WHAT THIS EXERCISE ASKS —
A – Copy the passage on the tax shelter from "Here is opportunity" to "to a big tax loss." word for word.
B – In the passage on the tax shelter, what name did Grant Thornton give the new product it developed?

PAGE TEXT —
So what flavor of tax shelter are we talking about?

Yung and family and family entities (such as Columbia Sussex) own casinos and hotels. Some of them are in the Cayman Islands, which would make them controlled foreign corporations (CFCs). You may recall that the U.S. wants to tax all U.S. businesses on their worldwide income. Since doing so would almost guarantee that there would be no U.S. - based international businesses, the tax Code allows for tax deferrals, then exceptions to those deferrals, and then exceptions to the exceptions, and so on. It borders on lunacy, frankly, but this is what Yung and entities were caught in. Yung and entities had monies overseas, but it would have cost a fortune in taxes to bring the monies back to the U.S. Yung’s son Joe traveled regularly to the Caribbean, Central and South America seeking acquisition opportunities as a means to reinvest the Cayman monies. Grant was their accounting firm. Jon Michel even assisted in the acquisition of a Canadian hotel.

There was opportunity there for a sharp tax advisor.

Here is opportunity knocking:

·        A partnership contributes cash to a foreign corporation (FC). It receives the common stock.
·        Another party also contributes cash. In return it receives preferred stock.
·        The FC borrows money from a bank.
·        With the money, the FC buys marketable securities.
·        FC then distributes the securities, with its attendant debt (sort of), to the partnership, liquidating the partnership’s investment in FC.
·        There is a technical tax rule concerning a distribution with debt attached. The debt reduces the fair market value of the securities. If the debt were equal to the value of the securities, for example, the net distribution would be zero (-0- ).
·        The partnership received a liquidating distribution worth zero (or near zero) but had an investment equal to the cash it put in FC. This leads to a big tax loss.

So far, so good. The partnership received marketable securities, but it also has to pay back the bank. Where is the tax shelter, then?

·        The FC later pays off the debt.

Whoa!

The partnership is out no money but has a big tax loss.

The key to this was being able to reduce the liquidating distribution by the bank debt, even though the partnership never intended to pay the debt. Some tax CPAs and tax attorneys argued that this was fine, as tax Code Section 301(b)(2)(B) reduced the distribution…

“… by the amount of any liability to which the property received by the shareholder is subject immediately before, and immediately after, the distribution.”

We are talking the Bond and Optional Sales Strategy tax shelter sold by Price Waterhouse in the 1990s. The nickname was BOSS, and the IRS was determined to come down hard on the BOSS transactions and enablers. Frankly, I don’t blame them.

In 1999 the IRS published Notice 99-59, which warned that tax losses claimed in a BOSS transaction were not allowable for federal income tax purposes. The Service also warned of substantial and numerous penalties.

Congress followed this up with new tax Regulations to Section 301 in 2000.

So what did Grant Thornton do? It developed a new “product” which it called “Leveraged 301 Distributions” or Lev301.  How did it work? Here is an internal Grant document:
           
The objective of the Leveraged 301 Distributions tax product is to structure distributions in order to permanently avoid taxability to shareholders. Either closely-held C corporations or S corporations can distribute assets subject to liabilities … and provide this benefit to shareholders.”

SUPPLIED RECORDS —

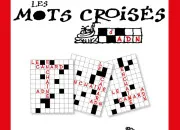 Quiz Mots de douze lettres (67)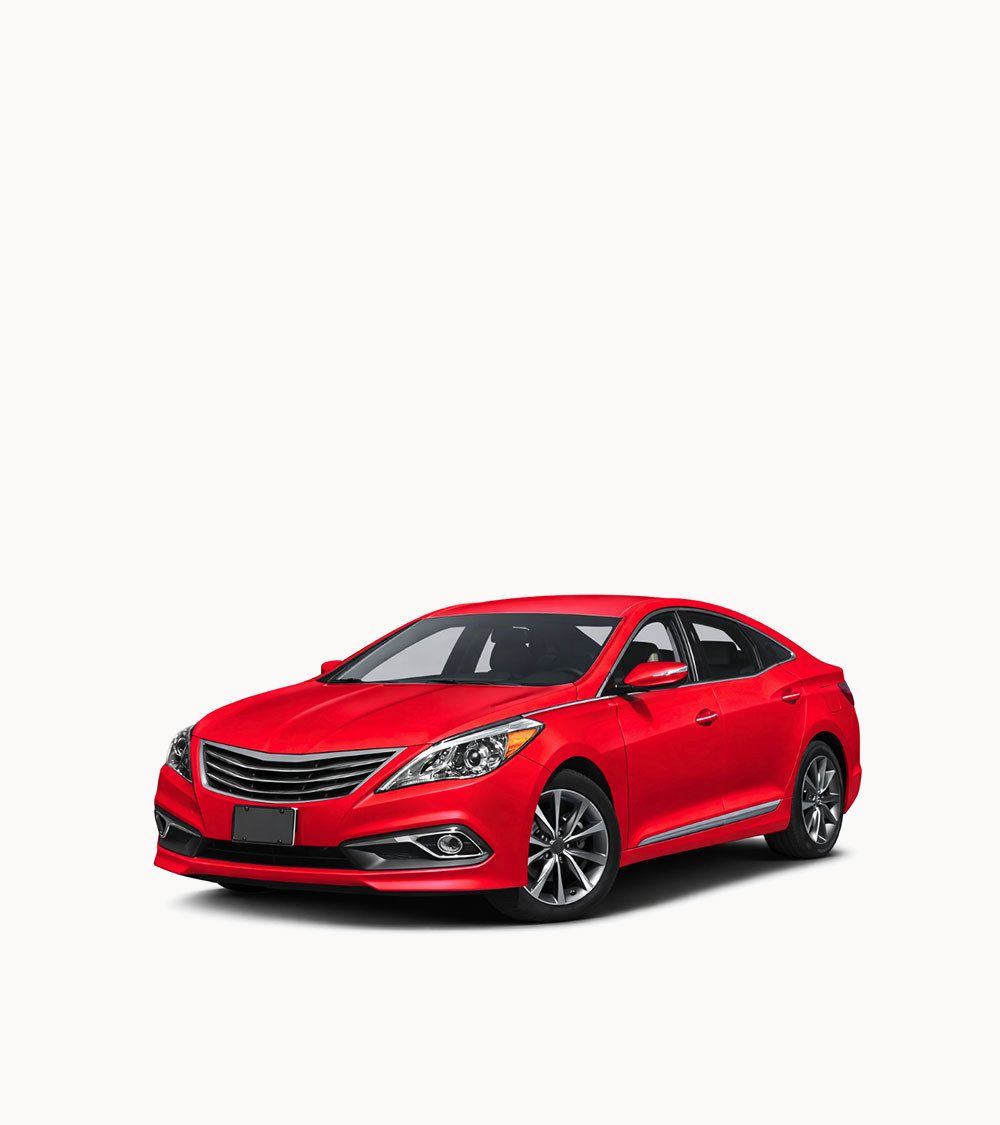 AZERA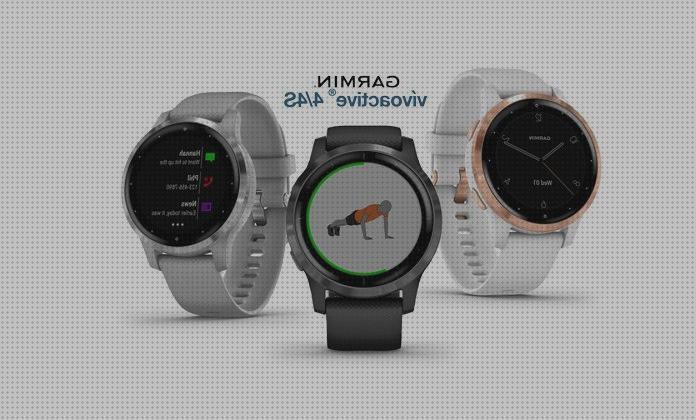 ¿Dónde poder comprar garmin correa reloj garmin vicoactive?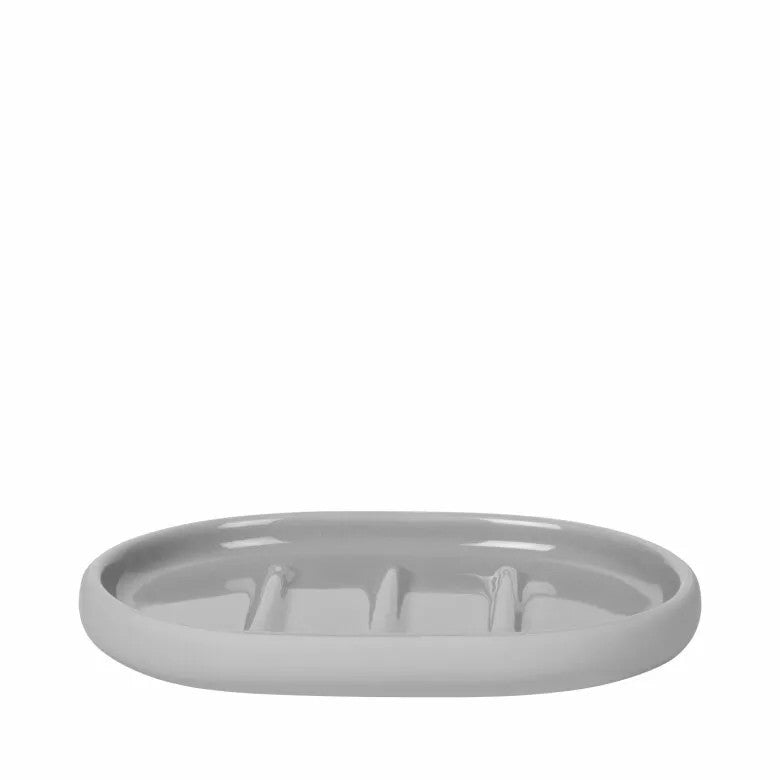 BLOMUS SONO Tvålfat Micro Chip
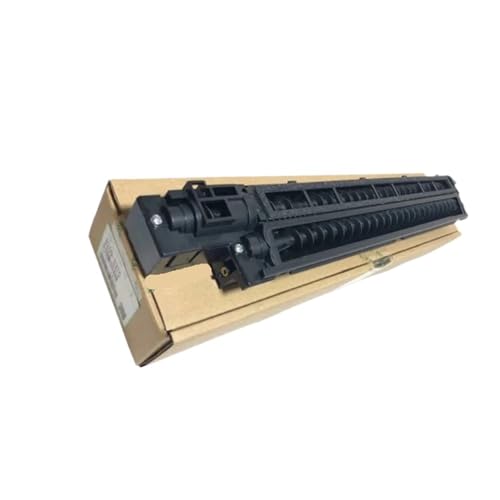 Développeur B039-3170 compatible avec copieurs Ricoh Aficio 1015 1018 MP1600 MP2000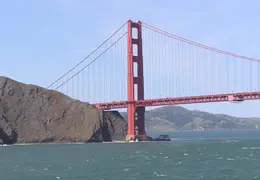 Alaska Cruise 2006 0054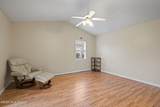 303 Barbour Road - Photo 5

TASK RESULTS —
A –
Here is opportunity knocking:

·        A partnership contributes cash to a foreign corporation (FC). It receives the common stock.
·        Another party also contributes cash. In return it receives preferred stock.
·        The FC borrows money from a bank.
·        With the money, the FC buys marketable securities.
·        FC then distributes the securities, with its attendant debt (sort of), to the partnership, liquidating the partnership’s investment in FC.
·        There is a technical tax rule concerning a distribution with debt attached. The debt reduces the fair market value of the securities. If the debt were equal to the value of the securities, for example, the net distribution would be zero (-0- ).
·        The partnership received a liquidating distribution worth zero (or near zero) but had an investment equal to the cash it put in FC. This leads to a big tax loss.

B – "Leveraged 301 Distributions," or Lev301.